**Set task:** Starting at the line that holds "From the image provided, is", set down each line through the end of the listing, exactly as written and with nothing added.

**Extracted data:**
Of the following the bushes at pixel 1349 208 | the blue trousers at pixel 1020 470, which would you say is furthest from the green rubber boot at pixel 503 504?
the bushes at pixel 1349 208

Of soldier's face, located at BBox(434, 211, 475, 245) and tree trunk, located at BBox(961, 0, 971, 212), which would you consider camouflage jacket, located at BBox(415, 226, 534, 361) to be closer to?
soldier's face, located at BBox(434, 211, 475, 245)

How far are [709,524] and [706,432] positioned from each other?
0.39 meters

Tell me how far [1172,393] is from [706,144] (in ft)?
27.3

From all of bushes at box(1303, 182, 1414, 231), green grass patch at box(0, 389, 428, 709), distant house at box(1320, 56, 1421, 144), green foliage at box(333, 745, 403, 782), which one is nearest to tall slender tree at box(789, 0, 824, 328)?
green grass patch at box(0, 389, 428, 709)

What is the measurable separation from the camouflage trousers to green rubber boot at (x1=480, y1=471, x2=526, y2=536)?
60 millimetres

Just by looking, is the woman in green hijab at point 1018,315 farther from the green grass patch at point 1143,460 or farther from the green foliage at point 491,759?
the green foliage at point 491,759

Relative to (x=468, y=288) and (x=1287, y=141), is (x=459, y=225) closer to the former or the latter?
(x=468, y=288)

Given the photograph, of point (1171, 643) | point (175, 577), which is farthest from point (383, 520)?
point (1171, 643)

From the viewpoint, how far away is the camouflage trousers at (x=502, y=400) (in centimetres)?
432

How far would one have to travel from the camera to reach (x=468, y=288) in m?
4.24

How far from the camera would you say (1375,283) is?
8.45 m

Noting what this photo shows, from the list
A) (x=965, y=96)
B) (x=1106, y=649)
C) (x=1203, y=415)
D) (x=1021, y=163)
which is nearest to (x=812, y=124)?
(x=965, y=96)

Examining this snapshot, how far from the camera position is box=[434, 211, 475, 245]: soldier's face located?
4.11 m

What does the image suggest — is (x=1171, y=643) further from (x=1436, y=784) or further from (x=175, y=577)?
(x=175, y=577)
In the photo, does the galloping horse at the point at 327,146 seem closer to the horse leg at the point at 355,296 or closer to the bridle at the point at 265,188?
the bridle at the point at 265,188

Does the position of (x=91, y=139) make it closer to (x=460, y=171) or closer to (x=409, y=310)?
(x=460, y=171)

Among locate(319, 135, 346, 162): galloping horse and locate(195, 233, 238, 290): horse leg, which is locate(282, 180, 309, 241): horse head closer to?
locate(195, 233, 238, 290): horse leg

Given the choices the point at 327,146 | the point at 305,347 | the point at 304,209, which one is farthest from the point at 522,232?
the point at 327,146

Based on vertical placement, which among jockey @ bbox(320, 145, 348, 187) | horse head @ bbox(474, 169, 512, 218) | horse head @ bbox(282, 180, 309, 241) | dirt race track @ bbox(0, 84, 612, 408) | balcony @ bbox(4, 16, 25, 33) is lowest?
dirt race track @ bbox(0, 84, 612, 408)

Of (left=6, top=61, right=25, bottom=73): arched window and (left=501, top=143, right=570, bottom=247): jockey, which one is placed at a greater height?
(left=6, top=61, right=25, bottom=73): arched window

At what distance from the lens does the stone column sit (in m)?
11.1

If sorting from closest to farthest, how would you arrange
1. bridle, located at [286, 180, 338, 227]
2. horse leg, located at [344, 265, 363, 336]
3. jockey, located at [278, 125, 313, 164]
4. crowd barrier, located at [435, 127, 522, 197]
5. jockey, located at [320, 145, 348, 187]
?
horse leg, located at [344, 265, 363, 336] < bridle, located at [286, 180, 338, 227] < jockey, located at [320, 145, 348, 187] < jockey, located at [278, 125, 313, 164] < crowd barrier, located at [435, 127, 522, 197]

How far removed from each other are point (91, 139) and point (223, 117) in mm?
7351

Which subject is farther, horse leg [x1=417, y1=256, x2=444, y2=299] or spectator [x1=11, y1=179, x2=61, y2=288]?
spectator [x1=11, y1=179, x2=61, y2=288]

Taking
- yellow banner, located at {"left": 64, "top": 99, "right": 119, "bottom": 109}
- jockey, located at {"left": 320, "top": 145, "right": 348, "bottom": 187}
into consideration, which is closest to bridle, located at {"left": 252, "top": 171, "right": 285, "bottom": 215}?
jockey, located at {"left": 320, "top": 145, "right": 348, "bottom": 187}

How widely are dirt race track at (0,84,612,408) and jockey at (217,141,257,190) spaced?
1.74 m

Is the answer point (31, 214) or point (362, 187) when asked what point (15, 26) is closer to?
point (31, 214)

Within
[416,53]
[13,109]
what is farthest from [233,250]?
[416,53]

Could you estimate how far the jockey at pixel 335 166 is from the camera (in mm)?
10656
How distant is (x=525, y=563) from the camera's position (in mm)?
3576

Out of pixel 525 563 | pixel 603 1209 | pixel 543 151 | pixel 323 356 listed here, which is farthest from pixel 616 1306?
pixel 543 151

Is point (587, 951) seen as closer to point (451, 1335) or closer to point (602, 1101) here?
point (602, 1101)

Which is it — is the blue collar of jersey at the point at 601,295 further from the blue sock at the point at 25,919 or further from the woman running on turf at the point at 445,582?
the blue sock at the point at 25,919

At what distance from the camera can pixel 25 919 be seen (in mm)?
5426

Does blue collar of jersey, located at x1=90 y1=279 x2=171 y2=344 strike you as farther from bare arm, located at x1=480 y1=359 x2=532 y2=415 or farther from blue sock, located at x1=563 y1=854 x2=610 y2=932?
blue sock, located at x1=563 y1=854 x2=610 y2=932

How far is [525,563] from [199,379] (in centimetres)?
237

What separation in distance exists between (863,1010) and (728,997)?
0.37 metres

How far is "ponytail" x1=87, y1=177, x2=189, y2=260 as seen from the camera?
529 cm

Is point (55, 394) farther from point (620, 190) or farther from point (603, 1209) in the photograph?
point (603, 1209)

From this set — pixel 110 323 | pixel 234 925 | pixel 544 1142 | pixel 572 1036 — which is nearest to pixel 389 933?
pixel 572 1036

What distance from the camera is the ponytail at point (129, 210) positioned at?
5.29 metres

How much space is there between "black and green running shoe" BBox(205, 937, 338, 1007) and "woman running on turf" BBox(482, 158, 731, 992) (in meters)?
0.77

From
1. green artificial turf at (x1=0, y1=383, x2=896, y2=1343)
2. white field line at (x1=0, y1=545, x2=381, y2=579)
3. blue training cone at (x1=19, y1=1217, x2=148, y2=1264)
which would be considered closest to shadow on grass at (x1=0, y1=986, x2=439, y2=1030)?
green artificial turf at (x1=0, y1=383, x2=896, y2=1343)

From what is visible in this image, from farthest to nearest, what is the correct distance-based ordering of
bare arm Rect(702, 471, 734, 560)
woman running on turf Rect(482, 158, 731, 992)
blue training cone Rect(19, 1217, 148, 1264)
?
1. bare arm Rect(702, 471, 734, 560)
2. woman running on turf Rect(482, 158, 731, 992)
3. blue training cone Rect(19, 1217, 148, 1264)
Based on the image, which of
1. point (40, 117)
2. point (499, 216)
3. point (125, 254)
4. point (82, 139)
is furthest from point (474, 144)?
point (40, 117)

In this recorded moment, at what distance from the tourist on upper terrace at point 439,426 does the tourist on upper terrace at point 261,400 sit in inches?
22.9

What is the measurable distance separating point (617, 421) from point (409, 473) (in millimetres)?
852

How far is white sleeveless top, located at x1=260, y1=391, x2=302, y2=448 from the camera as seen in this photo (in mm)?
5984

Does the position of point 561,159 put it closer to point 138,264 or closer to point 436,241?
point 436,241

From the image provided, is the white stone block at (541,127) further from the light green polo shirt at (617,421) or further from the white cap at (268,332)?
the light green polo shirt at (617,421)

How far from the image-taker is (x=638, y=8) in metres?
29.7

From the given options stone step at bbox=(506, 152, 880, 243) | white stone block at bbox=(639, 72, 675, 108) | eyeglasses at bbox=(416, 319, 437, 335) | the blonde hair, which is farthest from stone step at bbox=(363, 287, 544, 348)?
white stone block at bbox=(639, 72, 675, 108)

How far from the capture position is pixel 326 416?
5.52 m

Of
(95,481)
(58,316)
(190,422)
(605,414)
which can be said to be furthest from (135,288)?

**The reply:**
From the image provided, is the white stone block at (541,127) further from the light green polo shirt at (617,421) or further from the white cap at (268,332)?
the light green polo shirt at (617,421)

How far from the image-taker is (x=638, y=8) in metres?
29.7

From the given options stone step at bbox=(506, 152, 880, 243) | white stone block at bbox=(639, 72, 675, 108) | eyeglasses at bbox=(416, 319, 437, 335) | the blonde hair, which is farthest from stone step at bbox=(363, 287, 544, 348)?
white stone block at bbox=(639, 72, 675, 108)

How far from the capture position is pixel 326 416?
5.52 m

Of
(95,481)
(58,316)
(190,422)
(605,414)
which can be said to be furthest from (135,288)?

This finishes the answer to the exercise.